▶ [PROBLEM DETAILS]
Select all lines in the records that include "name".

■ ■ ■ ■ ■ ■ ■

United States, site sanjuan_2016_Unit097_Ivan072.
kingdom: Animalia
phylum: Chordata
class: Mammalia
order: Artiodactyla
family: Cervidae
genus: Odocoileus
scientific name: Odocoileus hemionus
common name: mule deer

■ ■ ■ ■ ■ ■ ■

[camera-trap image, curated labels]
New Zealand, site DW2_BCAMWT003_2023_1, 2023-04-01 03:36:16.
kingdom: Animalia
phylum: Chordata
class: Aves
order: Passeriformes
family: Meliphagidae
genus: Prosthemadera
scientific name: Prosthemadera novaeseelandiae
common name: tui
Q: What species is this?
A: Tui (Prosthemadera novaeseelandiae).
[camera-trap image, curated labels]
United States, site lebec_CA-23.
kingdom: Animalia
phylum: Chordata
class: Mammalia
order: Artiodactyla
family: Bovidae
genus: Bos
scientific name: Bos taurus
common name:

■ ■ ■ ■ ■ ■ ■

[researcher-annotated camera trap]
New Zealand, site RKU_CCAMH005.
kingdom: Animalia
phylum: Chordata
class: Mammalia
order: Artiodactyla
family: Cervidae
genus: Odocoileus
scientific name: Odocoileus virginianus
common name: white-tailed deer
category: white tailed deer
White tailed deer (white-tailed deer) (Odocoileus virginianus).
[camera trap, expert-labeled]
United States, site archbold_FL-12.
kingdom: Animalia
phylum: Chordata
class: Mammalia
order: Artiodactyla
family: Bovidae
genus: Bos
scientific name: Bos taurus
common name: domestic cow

■ ■ ■ ■ ■ ■ ■

▶ [WORKED SOLUTION]
scientific name: Odocoileus hemionus
common name: mule deer
scientific name: Prosthemadera novaeseelandiae
common name: tui
scientific name: Bos taurus
common name:
scientific name: Odocoileus virginianus
common name: white-tailed deer
scientific name: Bos taurus
common name: domestic cow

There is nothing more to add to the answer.